Considerações "descabidas"
Em manifestação entregue ao Tribunal Regional Federal da 4ª Região, a defesa do ex-presidente Lula rechaçou e repudiou "com veemência e indignação as rebarbativas, impróprias e descabidas considerações" do Ministério Público Federal.
Ao tribunal, os defensores do ex-presidente afirmaram que "se deslealdade e má-fé processual ocorreram, não foram exatamente da parte da defesa".
"Mostra-se audaz em classificar como 'falta de lealdade processual' e 'abuso' defensivo o singelo fato de a defesa trazer aos autos três provas novas que surgiram a posteriori, que apontam para a inocência do embargante (Lula) e também para a nulidade de todo o processado", reagiram os advogados. "Essa tentativa de seja lá o que for jamais será aceita pela defesa, que a repele", escreveram os defensores.
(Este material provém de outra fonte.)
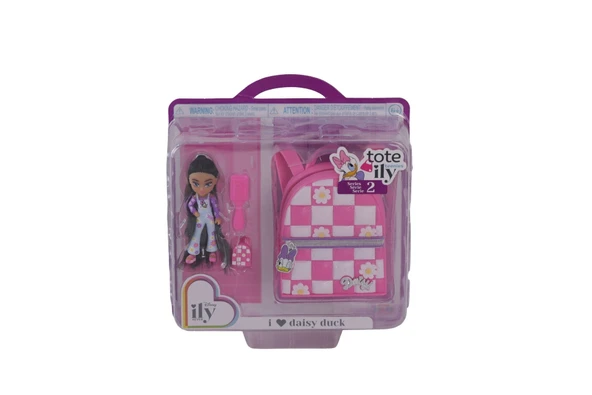 Jkily25396 Ily 4Ever Çanta- Bebek- Aksesuar Seti Display Seri-2 ürün görseli 1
Os advogados de Lula afirmaram que a manifestação do procurador é "marcada de inconformismo" e também "propõe censura ao exercício amplo do direito constitucional de defesa".
"A verdade é que, sem encontrar qualquer elemento para desqualificar a relevantíssima e impressionante prova trazida aos autos a respeito da utilização de procedimentos à margem do sistema oficial para construir e instruir o caso do ex-presidente Lula, se usou e abusou do ataque à defesa técnica", afirmam os advogados.
"Consignada a surpresa da defesa com tão despropositada reação acusatória, registra-se neste feito, para os anais e para a História que não se pode mesmo esperar da parte que busca sempre e sempre a punição, ainda que agindo como custos legis, a exaltação ou, pelo menos, respeito legal ao sagrado e constitucional direito à liberdade. De tal fonte não exsurgiu, também aqui, a reverência à liberdade que se defende. Por isso que o ovo e a ave guardam sempre a necessária correlação!"